It’s Advent! In liturgically-oriented churches, tables and pulpits are draped in purple. (Or perhaps a dark shade of blue, which to my mind is a nefarious invention of the liturgical-industrial complex.) Four-candled wreaths tick off the Sundays before Christmas. In homes, Advent calendars adorn walls.

And yet so much is missing.

“I have never seen a picture of John the Baptist on any Advent calendar,” Fleming Rutledge notes in her new book Advent: The Once and Future Coming of Jesus Christ, “yet he is the foremost image of Advent.” (276) Neither, in most churches, is their much space given to the darker themes of the season. Rutledge, the great Episcopalian theologian and preacher says:

“The medieval church designed the four Sundays of Advent around the themes of the four last things: death, judgment, heaven, and hell…That was no accident. The idea was to show how the light of the birth of Christ appeared against a backdrop of darkness, depravity, and despair. So, as we prepare to enter the Advent season, the church hunkers down.” (238)

Hunkering. When’s the last time Mariah Carey sang a Christmas song about that?

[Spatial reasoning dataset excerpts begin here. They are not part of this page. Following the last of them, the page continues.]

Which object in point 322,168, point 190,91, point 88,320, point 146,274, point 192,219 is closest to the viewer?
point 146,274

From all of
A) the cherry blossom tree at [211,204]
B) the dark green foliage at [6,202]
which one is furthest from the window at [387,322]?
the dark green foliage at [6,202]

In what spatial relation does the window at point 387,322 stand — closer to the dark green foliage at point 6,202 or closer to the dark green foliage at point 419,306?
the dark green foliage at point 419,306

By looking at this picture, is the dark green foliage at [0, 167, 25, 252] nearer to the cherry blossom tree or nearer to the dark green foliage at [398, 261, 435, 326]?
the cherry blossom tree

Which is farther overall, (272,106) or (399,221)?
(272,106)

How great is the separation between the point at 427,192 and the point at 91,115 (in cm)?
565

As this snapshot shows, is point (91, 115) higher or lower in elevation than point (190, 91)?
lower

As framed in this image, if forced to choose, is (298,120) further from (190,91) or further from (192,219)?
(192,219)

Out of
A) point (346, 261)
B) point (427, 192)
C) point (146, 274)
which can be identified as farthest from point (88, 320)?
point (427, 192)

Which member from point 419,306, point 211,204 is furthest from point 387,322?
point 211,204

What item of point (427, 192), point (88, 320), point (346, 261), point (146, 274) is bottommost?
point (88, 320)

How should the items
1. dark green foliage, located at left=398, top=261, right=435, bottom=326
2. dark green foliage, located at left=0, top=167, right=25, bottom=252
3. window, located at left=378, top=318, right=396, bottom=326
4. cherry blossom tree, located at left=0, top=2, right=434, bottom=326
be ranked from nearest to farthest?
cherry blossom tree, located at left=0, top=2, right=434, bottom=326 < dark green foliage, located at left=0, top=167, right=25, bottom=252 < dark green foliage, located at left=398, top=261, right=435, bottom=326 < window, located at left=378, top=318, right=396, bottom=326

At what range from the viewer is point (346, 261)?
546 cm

It’s true that Rutledge believes that “Advent is definitely not for sissies.” (31-2) But she’s not trying to play Eeyore to your seasonal Tigger. What she does in this collection of writings and sermons, with biblical clarity and one of the finest literary arsenals around, is to reclaim the season in all its theological richness. Advent, it turns out, is “a season in which we help one another to face up to the truth about the human race in general and also the truth about ourselves.” (311) Any realistic picture of that truth is going to have to wrangle with evil.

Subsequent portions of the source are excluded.